- **Document segment**
►
# Stripping enamel paint from vermont castings wood stove



## fotoman70 (May 8, 2012)

Hello All - I am a newbe to the wood stove world I am trying to remove the enamel factory paint from my Vermont Castings Intrepid down to the cast iron so i can repaint with new color. the stove had chips down to the cast iron in various areas. My local sandblasting shop could not get the enamel off the stove and could only get the color off, but now I have an off white porcelan like material left and the stove is not down to the cast iron. I have the stove in pieces to ease up sandblasting.
so here are my questions
1. What can I do to remove paint and enamel from stove to expose the cast iron
2. What primer would you use to make for a base coat
3. Would you fire the wood stove outside between primer and paint
4. What type or brand of paint would you use to give a high gloss off white finish
5. What type of stove cement would you use to reseal the stove
6. The stove is a cat stove, can i run it without the cat in the stove

I can use any help that I can get since i have no idea what I am doing and have limited funds to invest in stove so am trying to do it myself and would hate to have to tell my wife she was right that this could not be done


----------



## Sandhill Crane (May 8, 2012)
◄
- **Stated exercise 1**
Which stove model is being stripped in the wood stove thread?

- **Provided entries**
►
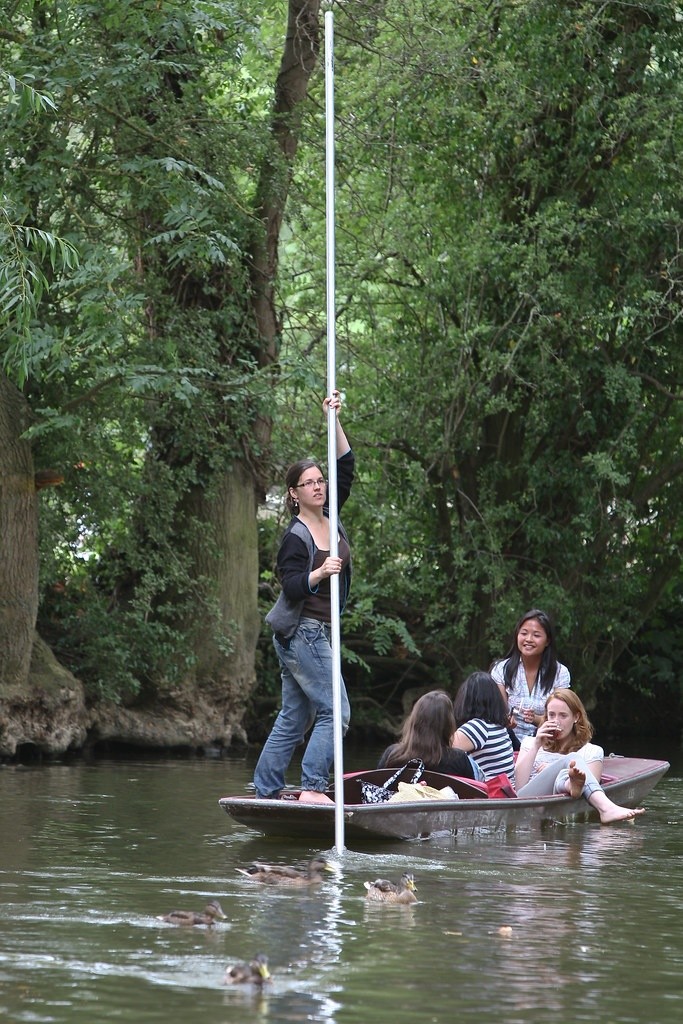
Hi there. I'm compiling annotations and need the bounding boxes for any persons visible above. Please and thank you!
[377,691,486,782]
[452,672,516,790]
[254,391,354,803]
[490,610,570,751]
[515,689,645,824]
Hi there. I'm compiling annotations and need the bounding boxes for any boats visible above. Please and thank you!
[217,754,672,842]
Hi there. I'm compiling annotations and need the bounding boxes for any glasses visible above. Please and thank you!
[294,478,328,487]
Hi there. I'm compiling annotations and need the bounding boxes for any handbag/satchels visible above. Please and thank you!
[355,757,459,804]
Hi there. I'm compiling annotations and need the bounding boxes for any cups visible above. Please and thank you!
[546,722,563,742]
[518,697,534,718]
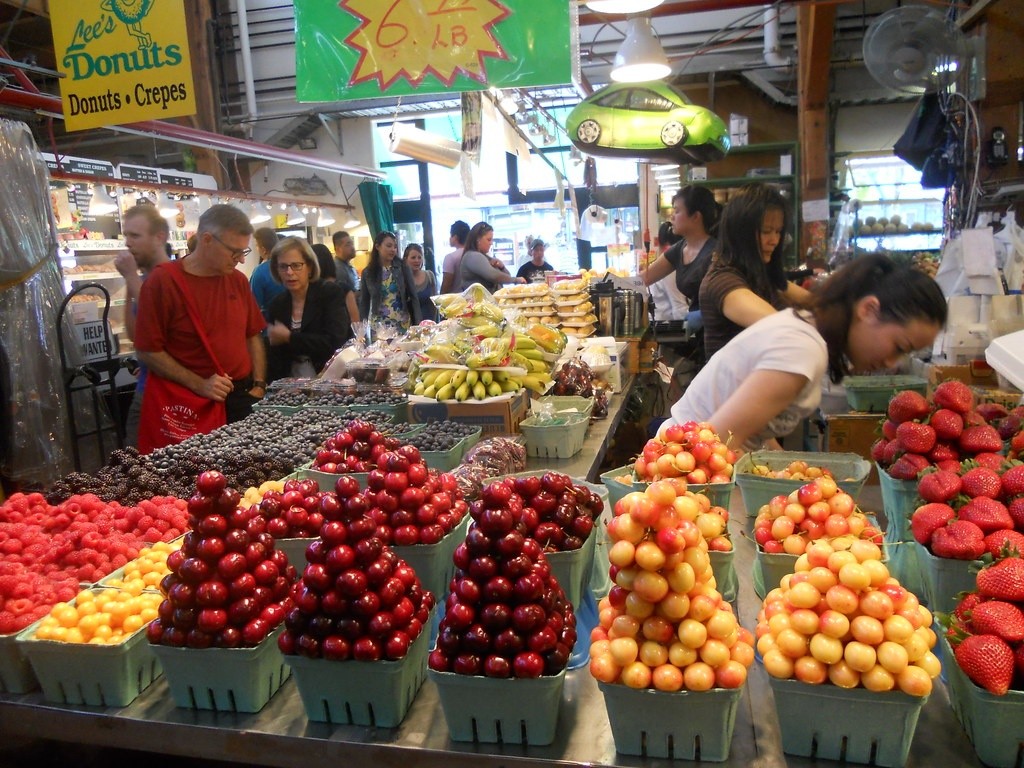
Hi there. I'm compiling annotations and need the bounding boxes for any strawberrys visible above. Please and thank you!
[875,382,1024,695]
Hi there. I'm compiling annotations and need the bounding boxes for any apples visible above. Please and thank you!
[579,267,629,280]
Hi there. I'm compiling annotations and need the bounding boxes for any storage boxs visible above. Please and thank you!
[728,118,749,144]
[687,154,792,181]
[0,337,1024,768]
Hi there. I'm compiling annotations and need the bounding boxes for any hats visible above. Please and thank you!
[530,239,544,251]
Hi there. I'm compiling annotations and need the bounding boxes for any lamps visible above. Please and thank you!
[609,10,673,84]
[66,180,361,230]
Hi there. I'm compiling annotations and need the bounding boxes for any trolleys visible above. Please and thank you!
[56,282,139,473]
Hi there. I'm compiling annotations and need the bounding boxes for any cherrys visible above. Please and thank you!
[590,420,941,696]
[148,421,604,676]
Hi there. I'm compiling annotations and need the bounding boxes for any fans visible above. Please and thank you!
[861,5,985,102]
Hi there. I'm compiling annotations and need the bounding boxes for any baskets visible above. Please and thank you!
[1,390,1024,768]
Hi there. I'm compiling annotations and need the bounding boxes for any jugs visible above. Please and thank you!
[617,287,644,338]
[590,280,617,338]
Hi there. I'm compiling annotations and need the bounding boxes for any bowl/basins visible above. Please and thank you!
[347,363,390,384]
[399,341,422,351]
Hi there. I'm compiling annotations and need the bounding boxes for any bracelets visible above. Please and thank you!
[253,381,267,391]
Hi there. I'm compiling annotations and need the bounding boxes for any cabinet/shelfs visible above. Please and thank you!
[61,238,190,335]
[684,140,802,270]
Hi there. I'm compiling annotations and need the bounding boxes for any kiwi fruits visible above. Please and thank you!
[911,251,940,279]
[850,215,934,236]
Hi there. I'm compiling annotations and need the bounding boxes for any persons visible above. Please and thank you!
[403,244,440,326]
[639,253,948,452]
[250,227,360,385]
[637,185,722,373]
[187,233,197,253]
[440,220,526,295]
[357,231,422,345]
[698,180,812,364]
[515,235,553,284]
[133,205,268,455]
[111,204,172,449]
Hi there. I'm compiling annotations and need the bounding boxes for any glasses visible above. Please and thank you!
[209,234,252,260]
[273,260,310,274]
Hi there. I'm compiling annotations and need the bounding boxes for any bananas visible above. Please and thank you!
[403,285,552,402]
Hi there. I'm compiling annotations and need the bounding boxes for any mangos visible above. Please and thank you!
[496,278,598,334]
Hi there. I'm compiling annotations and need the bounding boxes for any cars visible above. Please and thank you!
[566,79,731,166]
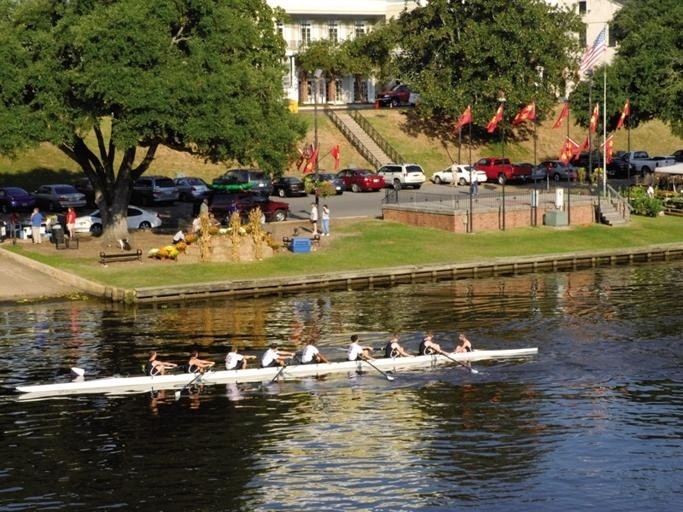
◄
- **Stated exercise 2**
Convert the listing, from the line containing "baskets visible above. Please and thank you!" to the line containing "[253,381,267,391]", into a Markdown table with the columns n and Line. Put one line per row with its row number, and omit blank lines.

- **Complete output 1**
A Vermont Castings Intrepid.

- **Complete output 2**
| n | Line |
|---|---|
| 1 | Hi there. I'm compiling annotations and need the bounding boxes for any baskets visible above. Please and thank you! |
| 2 | [1,390,1024,768] |
| 3 | Hi there. I'm compiling annotations and need the bounding boxes for any jugs visible above. Please and thank you! |
| 4 | [617,287,644,338] |
| 5 | [590,280,617,338] |
| 6 | Hi there. I'm compiling annotations and need the bounding boxes for any bowl/basins visible above. Please and thank you! |
| 7 | [347,363,390,384] |
| 8 | [399,341,422,351] |
| 9 | Hi there. I'm compiling annotations and need the bounding boxes for any bracelets visible above. Please and thank you! |
| 10 | [253,381,267,391] |